The second key rule - be transparent with your OKRs and initiatives. When teams can see what’s happening across the board, execution becomes faster and easier. The whole purpose of alignment is to ensure everyone is working towards the same goals and is investing time and other valuable resources for a singular purpose.
Part 6. Reviewing OKRs
Fostering workplace learning and growth, are often leading reasons to implement the OKR framework. After the end of any cycle (end of quarter or year), it is critical to review and reflect on your OKRs, in order to learn.
When you assess your OKRs, objectively determine whether you’ve achieved what you set out to. You can use methods of grading, retrospectives or another form of reviewing. Understand the analysis, and use this to shape your next cycle of planning. For example, an end of Q1 retrospective, would help frame the basis of Q2 OKRs. An end of year company retrospective, should support the following year’s strategy and OKRs.
Part 7. Cultivating Culture
A primary reason for nearly 70% of OKR initiatives failing, is the lack of supporting organizational culture. Often, CEOs ask if they should wait to develop the right culture before implementing OKRs.

### Rows:
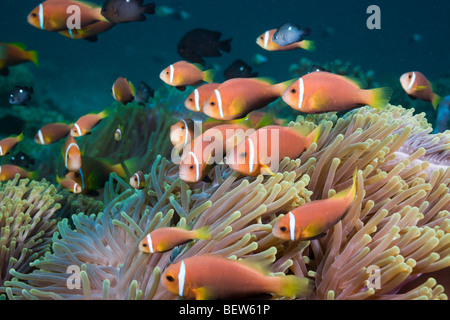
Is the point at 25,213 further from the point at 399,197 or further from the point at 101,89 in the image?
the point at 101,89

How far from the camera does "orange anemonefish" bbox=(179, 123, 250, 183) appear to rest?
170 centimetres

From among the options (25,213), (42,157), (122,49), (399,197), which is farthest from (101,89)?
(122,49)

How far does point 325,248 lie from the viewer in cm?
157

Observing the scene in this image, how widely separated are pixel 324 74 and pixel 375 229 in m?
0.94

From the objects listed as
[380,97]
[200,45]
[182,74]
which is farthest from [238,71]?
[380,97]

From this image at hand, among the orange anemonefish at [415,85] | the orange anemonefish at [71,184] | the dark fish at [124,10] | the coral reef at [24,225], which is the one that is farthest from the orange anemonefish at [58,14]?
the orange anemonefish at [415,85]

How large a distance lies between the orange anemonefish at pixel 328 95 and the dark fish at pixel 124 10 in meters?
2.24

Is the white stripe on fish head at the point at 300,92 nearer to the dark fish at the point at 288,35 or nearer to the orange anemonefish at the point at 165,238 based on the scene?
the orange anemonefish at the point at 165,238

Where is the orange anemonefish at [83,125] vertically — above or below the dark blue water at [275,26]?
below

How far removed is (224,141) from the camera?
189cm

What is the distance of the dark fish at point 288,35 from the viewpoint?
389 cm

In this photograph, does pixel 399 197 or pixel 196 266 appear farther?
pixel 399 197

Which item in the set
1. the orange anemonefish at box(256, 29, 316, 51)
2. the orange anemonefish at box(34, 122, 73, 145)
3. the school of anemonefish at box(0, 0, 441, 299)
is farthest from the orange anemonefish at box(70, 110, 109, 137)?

### To-do list:
#1 Reproduce the portion of the OKR text that begins at the words "The second key" and stops after "a singular purpose.".
#2 Carry on the OKR text from its final sentence onward.
The entries are drawn from a separate source unrelated to the OKR text.

### Answers for the exercise:
#1
The second key rule - be transparent with your OKRs and initiatives. When teams can see what’s happening across the board, execution becomes faster and easier. The whole purpose of alignment is to ensure everyone is working towards the same goals and is investing time and other valuable resources for a singular purpose.

#2
The simple answer is – not really! It’s a bit of a chicken-egg situation. When you implement OKRs correctly, you support the evangelizing of the right culture; and conversely, when your culture is constructive enough, OKRs tend to flourish. The intention is key here.
Implementing OKRs blindly without taking stock of organizational operations is a colossal waste of time, not to mention the expectation of intangible impact across the system.
Start with agile leadership
Agile leadership practices can truly transform how leaders show up at the workplace and enhance team empowerment, it provides a good basis for OKRs to flourish.
Solidify team rituals
Develop team rhythm’s around goals to drive focus and accountability. This will help team’s work effectively toward their goals, and promote a culture fostering individual growth.
The important thing here is that each team has a ritual, and that it specifies how OKRs are aligned, when progress on goals are reviewed, and priorities are discussed. This might vary from team to team to suit workflows.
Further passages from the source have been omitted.